Эпоха Северов лучше засвидетельствована в источниках, чем последующие десятилетия, и это укрепляет ошибочное впечатление ее стабильности. В этот примечательный период казалось, будто реальная власть находится в руках четырех женщин из императорской фамилии. Юлия Домна, по-видимому, являлась наиболее способной из всех, и, несомненно, есть свидетельства ее выдающегося интеллекта. Она, да и другие, очевидно, отличались честолюбием и были преисполнены решимости удерживать власть, чего бы им это ни стоило. Кроме того, они — вероятно, за исключением Соэмии — делали, по-видимому, все, что могли, во благо империи. Но даже несмотря на это, подобные явления шли вразрез с должным функционированием принципата (или по крайней мере как его функционирование должно было выглядеть внешне). Август и его преемники представляли собой в первую очередь военных диктаторов, однако тщательно создавали видимость управления империей в соответствии с принципом concordia (согласия) — прежде всего согласия с сенатом. В целом сенату следовало играть роль совещательного органа; сенаторы также занимали все важные посты в качестве магистратов и наместников. «Плохие» императоры не следовали этим принципам или не являли сенату должного уважения, но в период до кончины Марка Аврелия «хороших императоров» было все-таки больше, чем «плохих». Когда отдельные личности — в основном они принадлежали к всадническому сословию, но кое-кто, наподобие Пертинакса, происходил из более низких слоев — вливались в класс сенаторов, это не изменяло его сущности.

Каракалла, противоречивший всем и вся, не уважал сенат, хотя все-таки писал письма, побуждая его членов проявлять усердие и поощряя свободные дискуссии. Макрин ни разу не был в Риме, не посещал сенат и, вероятно, лично почти никого не знал. Элагабал шокировал сенаторов и (в душе) презирал их; что до его двоюродного брата, то даже если он пытался выказать уважение к сенаторам, это не производило должного впечатления, так как все понимали, что он не обладал реальным весом. В течение рассматриваемого периода ряд фаворитов сделал блестящую карьеру. Многие имели низкое происхождение, хотя нам следует опять-таки делать скидку на снобизм сенаторов. Диона Кассия в особенности шокировала карьера Публия Валерия Комазона, всадника, который, будучи командиром II Парфянского легиона, поддержал претензии Элагабала на власть. Он стал сенатором, затем консулом и трижды занимал престижный пост городского префекта. Рассказывали, что он был танцором — и, как едко замечает Дион, весьма средним, то есть достаточно хорошим для Галлии, но не для Рима и его искушенной публики. (Вероятно, утверждение относительно его рода занятий не соответствовало истине, даже если его отец мог быть хозяином театральной труппы.) Еще худшим представлялся рост роли всадников, назначавшихся на ответственные посты, но не включавшихся формально в сенат. С точки зрения сенаторов, власть и влияние получали «не те люди»; относительно компетентности последних у них также существовали сомнения. В прошлом женщины из семей императоров и представители двора часто приобретали влияние, однако мудрые императоры всегда держали его в известных рамках. В общем этому принципу следовал и Септимий Север. Другие члены его фамилии (напоминая в этом Коммода) не сумели справиться с проблемой{90}.

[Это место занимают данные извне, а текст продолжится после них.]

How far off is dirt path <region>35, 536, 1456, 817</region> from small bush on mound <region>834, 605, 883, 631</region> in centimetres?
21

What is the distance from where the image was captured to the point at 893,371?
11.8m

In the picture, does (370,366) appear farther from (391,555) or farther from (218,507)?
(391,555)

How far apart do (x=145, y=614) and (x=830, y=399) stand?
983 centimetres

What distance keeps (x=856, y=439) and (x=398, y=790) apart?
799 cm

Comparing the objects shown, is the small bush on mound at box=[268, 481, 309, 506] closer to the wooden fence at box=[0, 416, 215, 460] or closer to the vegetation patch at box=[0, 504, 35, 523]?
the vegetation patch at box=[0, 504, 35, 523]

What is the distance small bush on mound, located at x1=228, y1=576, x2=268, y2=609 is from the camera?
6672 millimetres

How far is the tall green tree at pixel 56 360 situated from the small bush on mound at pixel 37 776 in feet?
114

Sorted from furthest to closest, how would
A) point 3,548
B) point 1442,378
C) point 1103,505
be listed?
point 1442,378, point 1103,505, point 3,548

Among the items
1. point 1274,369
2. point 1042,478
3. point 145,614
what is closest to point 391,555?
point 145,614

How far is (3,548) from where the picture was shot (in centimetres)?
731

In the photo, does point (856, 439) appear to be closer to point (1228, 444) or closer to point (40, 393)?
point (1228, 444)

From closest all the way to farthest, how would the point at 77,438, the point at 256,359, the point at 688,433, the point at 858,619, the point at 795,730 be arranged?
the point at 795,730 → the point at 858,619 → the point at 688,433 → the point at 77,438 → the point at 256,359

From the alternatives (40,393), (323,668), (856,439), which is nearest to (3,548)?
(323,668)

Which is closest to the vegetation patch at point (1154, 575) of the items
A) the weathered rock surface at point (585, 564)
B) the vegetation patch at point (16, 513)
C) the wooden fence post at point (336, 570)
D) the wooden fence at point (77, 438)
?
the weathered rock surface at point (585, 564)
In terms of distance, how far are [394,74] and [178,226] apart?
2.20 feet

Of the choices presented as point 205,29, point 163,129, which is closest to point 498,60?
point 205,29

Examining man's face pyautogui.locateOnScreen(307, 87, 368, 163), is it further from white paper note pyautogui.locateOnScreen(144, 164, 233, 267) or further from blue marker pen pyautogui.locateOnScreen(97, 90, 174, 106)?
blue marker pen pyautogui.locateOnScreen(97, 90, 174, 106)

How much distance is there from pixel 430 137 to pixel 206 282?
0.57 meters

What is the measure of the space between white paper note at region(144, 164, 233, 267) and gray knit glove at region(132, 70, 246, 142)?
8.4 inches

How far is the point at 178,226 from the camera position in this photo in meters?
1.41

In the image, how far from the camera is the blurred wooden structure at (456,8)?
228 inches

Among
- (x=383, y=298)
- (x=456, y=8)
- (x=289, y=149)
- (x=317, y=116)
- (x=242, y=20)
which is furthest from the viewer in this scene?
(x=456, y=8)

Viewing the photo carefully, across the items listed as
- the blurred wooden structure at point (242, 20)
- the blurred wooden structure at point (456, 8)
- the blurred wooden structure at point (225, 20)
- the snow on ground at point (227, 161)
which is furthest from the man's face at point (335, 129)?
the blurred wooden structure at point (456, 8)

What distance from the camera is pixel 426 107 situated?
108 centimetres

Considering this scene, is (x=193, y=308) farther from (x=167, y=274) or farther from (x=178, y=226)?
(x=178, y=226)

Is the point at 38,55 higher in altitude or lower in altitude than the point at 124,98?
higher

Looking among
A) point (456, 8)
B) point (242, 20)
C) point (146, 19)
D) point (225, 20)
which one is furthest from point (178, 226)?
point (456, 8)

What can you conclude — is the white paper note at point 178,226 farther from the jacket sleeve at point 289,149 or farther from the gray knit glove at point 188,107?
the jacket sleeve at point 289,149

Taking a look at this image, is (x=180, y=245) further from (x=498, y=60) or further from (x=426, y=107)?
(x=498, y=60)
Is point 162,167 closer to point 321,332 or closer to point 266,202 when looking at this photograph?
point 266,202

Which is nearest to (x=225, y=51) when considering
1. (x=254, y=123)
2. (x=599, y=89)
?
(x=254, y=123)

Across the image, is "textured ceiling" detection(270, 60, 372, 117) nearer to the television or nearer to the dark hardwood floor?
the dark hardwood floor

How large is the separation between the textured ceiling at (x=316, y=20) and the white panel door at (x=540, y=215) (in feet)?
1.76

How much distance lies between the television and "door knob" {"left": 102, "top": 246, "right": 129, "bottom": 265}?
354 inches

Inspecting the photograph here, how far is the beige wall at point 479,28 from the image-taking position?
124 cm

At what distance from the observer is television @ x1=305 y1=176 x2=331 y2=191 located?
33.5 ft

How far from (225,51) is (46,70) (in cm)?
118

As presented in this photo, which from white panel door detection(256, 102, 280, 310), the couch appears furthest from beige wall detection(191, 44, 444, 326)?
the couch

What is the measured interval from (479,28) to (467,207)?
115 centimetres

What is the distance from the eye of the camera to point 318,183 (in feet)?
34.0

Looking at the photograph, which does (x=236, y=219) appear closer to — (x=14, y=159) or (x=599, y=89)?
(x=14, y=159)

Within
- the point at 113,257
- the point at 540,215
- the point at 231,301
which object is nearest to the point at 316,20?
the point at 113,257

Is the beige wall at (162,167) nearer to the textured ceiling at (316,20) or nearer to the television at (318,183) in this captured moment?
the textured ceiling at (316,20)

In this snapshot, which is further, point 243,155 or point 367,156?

В империи никогда более не удавалось поддерживать мир в течение двадцати лет, как это было с момента поражения Клодия Альбина до смерти Каракаллы. Военные мятежи и неудавшиеся попытки переворотов периодически случались в годы правления Элагабала и Александра, но ни одна из них не закончилась успехом до 235 года. С этого момента и до падения Западной Римской империи можно насчитать лишь несколько десятилетий, когда не полыхала масштабная гражданская война. Какой разительный контраст с первыми двумя столетиями принципата[26]! В то время гражданская война считалась невероятной. Теперь же для всех поколений римлян гражданские войны и узурпации стали нормальным явлением жизни. Природа конфликтов также коренным образом изменилась; то же можно сказать и о людях, добивавшихся высшей власти. Макрин и Максимин были всадниками, Элагабал — всего лишь мальчиком, объявленным незаконным сыном императора. Все эти люди выросли вдали от Рима и считались не вполне римлянами; по крайней мере такого мнения придерживалась аристократия.

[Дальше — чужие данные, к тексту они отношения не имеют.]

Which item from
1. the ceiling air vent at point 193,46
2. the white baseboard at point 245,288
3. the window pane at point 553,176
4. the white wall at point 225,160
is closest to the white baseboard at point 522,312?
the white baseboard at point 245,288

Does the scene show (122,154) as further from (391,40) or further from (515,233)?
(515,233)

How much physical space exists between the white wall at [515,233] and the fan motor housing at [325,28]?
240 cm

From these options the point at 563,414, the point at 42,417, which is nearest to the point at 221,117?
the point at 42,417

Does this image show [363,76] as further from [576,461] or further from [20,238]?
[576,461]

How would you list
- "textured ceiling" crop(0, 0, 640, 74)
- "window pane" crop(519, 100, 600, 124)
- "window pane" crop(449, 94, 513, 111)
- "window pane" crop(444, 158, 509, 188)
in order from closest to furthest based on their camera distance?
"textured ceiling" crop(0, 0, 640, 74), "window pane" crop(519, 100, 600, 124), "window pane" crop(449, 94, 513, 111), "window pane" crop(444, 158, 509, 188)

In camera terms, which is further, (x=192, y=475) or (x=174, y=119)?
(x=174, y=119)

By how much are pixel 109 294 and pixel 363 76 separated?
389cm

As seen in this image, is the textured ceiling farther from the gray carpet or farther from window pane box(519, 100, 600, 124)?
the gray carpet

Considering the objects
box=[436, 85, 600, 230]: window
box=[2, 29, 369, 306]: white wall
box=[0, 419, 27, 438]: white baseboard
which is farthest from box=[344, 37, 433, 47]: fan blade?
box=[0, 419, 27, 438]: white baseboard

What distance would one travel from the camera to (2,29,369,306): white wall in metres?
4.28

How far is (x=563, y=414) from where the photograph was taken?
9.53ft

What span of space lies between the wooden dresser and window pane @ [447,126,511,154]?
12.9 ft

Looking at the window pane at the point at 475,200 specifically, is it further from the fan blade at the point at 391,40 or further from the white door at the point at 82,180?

Невозможно даже представить себе, что пятьдесят лет назад кто-то из них мог бы стать императором. Как ранее утверждал Тацит, «разглашенной оказалась тайна, окутывавшая приход принцепса к власти, и выяснилось, что им реально стать не только в Риме». Теперь казалось, что на высший пост может рассчитывать куда больше людей — до тех пор, пока они будут располагать войсками, готовыми сражаться за них. В целом население с самого начала принципата демонстрировало любовь к династиям. Для многих провинциалов не имело значения, кто добился высшей власти в Риме, пока этот «кто-то» отвечал на петиции, назначал относительно честных и способных наместников и не слишком повышал налоги. Предпочтение всегда отдавалось представителям одной и той же фамилии, носившим одно и то же имя. Когда Север самостоятельно принял имя Антонин, а Элагабала и Александра объявили сыновьями Каракаллы, политические преимущества фамильных связей оказались ослаблены.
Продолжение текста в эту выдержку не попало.